Purchasing power, Istat confirmed, has been declining for some time, a structural problem that the government’s employment decree and fair wage measures are designed, at least in part, to address.
Brussels: you cannot walk away from the Stability Pact
The most pointed exchange of the day, however, came from the European Commission. It moved swiftly to close down speculation, floated by some members of Meloni’s coalition, that Italy might consider unilaterally withdrawing from the Stability and Growth Pact if EU budget rules are not suspended in response to the economic impact of the Iran war.
“There is no possibility for a Member State to unilaterally withdraw from the Stability and Growth Pact,” a Commission spokesperson said flatly. “Fiscal rules are part of European Union law and are binding on all Member States.

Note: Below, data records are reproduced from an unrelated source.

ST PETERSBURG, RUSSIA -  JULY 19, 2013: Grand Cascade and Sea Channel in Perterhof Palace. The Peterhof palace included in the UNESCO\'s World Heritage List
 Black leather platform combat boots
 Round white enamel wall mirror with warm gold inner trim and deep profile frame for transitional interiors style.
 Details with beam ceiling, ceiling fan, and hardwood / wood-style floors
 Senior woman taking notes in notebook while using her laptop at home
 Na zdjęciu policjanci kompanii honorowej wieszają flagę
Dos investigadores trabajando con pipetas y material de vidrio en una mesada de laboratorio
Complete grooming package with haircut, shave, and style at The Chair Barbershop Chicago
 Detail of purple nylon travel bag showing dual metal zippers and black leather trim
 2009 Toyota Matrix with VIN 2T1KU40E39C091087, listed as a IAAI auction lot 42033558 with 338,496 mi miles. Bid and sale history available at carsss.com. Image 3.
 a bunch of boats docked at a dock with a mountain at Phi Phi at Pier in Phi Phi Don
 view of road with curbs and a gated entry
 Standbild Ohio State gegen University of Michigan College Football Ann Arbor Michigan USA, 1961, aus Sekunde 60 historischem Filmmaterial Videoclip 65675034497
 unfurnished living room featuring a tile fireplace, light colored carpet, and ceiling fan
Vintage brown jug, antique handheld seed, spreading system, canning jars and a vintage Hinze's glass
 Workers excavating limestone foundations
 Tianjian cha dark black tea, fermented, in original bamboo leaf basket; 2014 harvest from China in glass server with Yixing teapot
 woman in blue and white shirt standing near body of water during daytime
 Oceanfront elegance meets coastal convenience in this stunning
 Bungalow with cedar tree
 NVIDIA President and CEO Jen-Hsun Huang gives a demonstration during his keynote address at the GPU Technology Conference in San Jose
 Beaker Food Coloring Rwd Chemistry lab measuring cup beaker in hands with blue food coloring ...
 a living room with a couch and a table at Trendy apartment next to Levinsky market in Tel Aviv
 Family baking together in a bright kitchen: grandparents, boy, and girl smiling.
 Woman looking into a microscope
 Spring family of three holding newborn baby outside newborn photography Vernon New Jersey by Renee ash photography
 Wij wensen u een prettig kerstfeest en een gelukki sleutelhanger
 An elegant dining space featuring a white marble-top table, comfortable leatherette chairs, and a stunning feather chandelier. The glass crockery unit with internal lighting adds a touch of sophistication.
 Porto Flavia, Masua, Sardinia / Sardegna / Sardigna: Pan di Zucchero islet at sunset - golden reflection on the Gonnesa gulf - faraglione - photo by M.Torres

Member States under the excessive deficit procedure must adhere to the corrective path recommended by the Council, defined in terms of net expenditure growth.”
Italy is currently subject to the EU’s excessive deficit procedure, meaning it is already operating under an agreed fiscal correction path. The Commission acknowledged that member states retain the ability to take measures to support vulnerable households and businesses, but only “provided that net expenditure growth remains within the limit recommended by the Council and that such measures comply with EU law.”
The rebuke was direct and unambiguous. The suggestion that Italy might simply opt out of budget rules it finds inconvenient, whether as a negotiating tactic or a genuine policy position, has been firmly ruled off the table in Brussels. However, Rome continues to argue that the economic fallout from the Middle East conflict warrants greater fiscal flexibility across the eurozone.